**PROVIDED DATA**
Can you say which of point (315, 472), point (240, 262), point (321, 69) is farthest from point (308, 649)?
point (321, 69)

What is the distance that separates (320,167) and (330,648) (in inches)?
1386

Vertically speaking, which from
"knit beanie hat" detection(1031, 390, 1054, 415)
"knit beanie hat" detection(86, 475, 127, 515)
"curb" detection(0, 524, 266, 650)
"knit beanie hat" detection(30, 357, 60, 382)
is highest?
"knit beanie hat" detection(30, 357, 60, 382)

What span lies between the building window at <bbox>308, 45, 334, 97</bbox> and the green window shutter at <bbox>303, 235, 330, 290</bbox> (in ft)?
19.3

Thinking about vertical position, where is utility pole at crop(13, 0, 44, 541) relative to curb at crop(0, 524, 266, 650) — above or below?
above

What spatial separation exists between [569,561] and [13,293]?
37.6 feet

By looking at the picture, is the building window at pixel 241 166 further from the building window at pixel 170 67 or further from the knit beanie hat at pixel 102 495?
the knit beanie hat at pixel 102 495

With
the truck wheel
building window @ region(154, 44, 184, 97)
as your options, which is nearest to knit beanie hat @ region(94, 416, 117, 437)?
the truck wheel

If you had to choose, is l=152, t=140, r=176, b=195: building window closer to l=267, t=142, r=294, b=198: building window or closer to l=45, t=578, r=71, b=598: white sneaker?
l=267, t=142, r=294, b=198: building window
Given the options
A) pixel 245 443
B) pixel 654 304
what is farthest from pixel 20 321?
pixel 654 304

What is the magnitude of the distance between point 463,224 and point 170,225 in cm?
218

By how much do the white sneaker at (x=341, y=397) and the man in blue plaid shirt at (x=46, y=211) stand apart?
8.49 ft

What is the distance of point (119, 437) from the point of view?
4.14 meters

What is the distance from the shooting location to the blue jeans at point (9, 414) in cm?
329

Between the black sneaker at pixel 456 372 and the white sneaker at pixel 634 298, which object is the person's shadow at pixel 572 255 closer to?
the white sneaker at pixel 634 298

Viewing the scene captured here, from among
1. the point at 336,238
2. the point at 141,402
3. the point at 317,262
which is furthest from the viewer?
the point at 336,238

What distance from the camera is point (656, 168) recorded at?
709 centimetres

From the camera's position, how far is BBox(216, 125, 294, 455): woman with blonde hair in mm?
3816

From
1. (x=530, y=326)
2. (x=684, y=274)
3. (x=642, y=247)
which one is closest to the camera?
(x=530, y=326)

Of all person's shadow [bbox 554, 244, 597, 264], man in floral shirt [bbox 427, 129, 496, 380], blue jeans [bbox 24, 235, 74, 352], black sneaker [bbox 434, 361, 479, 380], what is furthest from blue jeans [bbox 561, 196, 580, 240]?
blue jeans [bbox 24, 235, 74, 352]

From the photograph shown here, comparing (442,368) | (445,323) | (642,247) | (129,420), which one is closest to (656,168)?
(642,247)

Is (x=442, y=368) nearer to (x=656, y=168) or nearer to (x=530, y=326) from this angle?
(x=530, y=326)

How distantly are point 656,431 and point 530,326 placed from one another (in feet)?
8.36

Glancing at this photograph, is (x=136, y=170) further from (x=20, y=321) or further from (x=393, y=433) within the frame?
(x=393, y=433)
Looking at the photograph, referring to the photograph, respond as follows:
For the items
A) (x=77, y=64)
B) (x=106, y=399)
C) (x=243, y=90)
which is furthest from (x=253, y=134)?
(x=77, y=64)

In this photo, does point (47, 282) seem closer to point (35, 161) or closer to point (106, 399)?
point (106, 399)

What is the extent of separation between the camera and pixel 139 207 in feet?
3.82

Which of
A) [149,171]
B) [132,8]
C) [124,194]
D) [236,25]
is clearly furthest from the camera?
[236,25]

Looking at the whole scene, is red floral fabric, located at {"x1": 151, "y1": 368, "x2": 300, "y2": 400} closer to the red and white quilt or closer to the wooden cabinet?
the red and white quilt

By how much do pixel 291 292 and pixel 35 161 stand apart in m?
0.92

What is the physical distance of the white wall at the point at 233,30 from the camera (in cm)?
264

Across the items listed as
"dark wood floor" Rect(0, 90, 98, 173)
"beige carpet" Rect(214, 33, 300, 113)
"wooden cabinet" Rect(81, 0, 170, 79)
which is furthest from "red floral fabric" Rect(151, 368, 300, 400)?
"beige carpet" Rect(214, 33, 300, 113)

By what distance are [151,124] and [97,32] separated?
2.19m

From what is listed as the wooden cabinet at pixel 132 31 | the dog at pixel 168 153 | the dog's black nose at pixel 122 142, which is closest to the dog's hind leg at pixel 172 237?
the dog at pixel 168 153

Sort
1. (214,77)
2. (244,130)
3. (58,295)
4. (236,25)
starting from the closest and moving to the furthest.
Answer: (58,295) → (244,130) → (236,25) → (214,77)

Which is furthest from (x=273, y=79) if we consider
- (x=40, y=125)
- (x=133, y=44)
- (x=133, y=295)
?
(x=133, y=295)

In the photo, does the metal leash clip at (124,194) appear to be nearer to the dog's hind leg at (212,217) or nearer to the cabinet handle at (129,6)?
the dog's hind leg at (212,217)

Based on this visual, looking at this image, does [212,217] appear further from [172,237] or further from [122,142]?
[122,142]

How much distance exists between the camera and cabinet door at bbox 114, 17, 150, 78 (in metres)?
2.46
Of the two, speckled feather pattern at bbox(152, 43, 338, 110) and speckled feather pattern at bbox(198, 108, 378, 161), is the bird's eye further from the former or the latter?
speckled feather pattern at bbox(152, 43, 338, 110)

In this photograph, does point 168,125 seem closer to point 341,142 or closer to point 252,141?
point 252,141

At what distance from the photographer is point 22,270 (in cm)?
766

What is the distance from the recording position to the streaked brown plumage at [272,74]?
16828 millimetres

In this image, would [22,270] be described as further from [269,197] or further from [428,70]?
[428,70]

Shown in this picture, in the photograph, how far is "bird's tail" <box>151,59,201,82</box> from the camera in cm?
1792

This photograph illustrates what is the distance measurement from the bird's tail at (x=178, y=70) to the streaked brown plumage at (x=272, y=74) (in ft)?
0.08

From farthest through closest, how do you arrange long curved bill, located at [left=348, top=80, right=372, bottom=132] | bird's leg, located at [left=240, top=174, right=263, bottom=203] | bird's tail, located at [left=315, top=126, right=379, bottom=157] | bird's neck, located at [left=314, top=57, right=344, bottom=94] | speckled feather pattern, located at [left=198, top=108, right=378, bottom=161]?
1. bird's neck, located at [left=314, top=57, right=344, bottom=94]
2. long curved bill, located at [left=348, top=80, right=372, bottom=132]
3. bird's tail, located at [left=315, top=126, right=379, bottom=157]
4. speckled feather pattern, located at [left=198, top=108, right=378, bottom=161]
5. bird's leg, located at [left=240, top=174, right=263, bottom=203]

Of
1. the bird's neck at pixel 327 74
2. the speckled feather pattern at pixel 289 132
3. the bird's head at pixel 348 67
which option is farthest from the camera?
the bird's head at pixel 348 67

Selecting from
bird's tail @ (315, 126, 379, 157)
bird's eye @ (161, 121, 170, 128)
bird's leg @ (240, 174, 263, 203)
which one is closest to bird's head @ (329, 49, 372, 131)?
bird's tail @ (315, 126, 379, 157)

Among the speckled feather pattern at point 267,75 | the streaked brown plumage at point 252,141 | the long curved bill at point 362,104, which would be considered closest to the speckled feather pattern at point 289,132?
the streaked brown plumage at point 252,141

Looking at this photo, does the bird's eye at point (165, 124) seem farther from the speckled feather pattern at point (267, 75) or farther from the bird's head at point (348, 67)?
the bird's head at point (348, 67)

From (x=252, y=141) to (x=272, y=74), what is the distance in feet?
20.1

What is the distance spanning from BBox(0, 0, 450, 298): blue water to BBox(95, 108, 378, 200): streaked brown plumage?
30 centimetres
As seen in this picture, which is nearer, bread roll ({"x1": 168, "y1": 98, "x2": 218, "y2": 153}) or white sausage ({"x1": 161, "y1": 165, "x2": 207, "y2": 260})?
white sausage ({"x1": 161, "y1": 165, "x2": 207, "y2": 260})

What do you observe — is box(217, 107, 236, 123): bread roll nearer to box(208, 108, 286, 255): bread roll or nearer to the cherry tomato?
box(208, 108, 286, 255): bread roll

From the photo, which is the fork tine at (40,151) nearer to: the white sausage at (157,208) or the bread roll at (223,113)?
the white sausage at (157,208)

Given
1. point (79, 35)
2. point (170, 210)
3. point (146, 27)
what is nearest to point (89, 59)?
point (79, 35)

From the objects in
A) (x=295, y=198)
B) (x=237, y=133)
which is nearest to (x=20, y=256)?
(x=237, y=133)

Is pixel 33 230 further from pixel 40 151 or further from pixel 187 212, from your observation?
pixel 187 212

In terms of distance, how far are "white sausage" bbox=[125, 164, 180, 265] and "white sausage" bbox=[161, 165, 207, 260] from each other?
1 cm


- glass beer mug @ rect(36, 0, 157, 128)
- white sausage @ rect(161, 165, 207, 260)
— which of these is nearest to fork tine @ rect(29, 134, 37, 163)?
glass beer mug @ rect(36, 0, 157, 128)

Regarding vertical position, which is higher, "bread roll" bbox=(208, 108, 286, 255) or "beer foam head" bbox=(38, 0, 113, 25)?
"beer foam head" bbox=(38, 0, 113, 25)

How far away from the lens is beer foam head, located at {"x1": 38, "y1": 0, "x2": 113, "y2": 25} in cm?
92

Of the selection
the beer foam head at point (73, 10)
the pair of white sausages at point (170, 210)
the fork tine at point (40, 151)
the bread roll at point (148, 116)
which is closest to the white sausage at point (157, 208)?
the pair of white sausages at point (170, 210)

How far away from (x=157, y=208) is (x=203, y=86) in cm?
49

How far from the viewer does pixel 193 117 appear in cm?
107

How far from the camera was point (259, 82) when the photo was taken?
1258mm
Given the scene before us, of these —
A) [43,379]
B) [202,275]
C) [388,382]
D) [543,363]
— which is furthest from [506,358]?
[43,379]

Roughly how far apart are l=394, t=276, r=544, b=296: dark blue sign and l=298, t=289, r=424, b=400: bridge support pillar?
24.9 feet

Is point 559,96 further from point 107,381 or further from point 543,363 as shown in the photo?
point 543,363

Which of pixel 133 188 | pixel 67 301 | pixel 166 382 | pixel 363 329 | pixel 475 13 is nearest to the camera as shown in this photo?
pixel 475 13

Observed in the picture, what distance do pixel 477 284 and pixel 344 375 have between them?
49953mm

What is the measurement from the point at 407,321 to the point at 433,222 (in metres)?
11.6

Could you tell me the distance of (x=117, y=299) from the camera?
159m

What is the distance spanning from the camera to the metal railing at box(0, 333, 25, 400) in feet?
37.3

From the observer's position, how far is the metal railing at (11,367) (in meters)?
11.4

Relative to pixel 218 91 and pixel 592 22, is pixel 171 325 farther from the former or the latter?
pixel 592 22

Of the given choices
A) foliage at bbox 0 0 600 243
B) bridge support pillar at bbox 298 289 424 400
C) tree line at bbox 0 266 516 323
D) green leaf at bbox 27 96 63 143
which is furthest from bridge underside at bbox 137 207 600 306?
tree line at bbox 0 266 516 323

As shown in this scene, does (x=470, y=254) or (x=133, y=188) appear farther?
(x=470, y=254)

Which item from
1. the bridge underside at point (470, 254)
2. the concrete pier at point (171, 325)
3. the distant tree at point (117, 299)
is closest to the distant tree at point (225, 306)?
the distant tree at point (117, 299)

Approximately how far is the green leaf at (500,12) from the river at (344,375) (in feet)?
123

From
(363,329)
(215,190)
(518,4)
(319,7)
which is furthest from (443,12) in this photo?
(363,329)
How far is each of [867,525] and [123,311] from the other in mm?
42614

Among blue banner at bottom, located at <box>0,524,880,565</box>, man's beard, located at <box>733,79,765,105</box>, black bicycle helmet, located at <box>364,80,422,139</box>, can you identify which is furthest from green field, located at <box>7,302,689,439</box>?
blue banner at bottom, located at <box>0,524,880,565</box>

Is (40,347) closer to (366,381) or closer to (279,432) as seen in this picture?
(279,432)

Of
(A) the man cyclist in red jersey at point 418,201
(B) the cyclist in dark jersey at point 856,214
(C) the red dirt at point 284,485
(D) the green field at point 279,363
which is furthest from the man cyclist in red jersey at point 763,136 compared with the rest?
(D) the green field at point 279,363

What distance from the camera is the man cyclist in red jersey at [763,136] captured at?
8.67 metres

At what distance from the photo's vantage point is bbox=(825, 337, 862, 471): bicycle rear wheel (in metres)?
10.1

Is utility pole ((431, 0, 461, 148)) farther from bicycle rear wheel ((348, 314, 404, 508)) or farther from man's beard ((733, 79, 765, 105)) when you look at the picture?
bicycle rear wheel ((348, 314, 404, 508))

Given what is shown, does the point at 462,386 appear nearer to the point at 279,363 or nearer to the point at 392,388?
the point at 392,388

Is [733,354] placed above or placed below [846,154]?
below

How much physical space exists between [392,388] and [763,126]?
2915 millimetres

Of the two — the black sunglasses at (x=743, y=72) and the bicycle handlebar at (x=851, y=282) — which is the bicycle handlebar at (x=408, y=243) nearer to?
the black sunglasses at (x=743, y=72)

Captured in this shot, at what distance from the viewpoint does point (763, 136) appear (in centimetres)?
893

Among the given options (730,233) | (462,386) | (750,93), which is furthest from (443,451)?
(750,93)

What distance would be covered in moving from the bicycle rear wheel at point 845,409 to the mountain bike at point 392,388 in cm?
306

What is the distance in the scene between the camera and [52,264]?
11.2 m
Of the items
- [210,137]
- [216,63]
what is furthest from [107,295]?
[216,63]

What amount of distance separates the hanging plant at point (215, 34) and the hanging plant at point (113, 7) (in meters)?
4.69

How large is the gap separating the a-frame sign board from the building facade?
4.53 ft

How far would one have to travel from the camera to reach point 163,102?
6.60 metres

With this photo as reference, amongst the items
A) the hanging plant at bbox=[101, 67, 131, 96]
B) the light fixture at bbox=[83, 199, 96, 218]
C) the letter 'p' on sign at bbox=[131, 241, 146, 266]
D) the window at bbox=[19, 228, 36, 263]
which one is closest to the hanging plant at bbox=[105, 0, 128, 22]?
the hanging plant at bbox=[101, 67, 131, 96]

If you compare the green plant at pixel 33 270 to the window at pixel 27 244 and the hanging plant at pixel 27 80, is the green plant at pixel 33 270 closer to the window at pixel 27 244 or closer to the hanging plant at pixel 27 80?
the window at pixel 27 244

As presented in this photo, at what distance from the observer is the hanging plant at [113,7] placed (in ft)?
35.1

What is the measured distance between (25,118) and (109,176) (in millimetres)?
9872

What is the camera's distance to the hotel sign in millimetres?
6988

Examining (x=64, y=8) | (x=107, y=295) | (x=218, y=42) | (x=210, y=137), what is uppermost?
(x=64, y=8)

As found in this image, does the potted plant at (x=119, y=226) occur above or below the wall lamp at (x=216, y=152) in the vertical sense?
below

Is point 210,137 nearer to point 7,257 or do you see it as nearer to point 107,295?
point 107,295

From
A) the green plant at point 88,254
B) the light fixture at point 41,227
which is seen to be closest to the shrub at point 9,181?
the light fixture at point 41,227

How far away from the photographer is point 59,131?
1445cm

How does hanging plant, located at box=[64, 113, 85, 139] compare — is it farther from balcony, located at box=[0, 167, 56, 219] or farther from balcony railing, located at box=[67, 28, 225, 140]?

**STATED GOAL**
Please copy the material starting at the line that contains "What amount of" and ending at the line that contains "6.60 metres", substituting "potted fern" for "hanging plant" and leaving everything else unchanged.

**FINAL ANSWER**
What amount of distance separates the potted fern at point (215, 34) and the potted fern at point (113, 7) (in meters)?
4.69

How large is the gap separating the a-frame sign board from the building facade?
4.53 ft

How far would one have to travel from the camera to reach point 163,102?
6.60 metres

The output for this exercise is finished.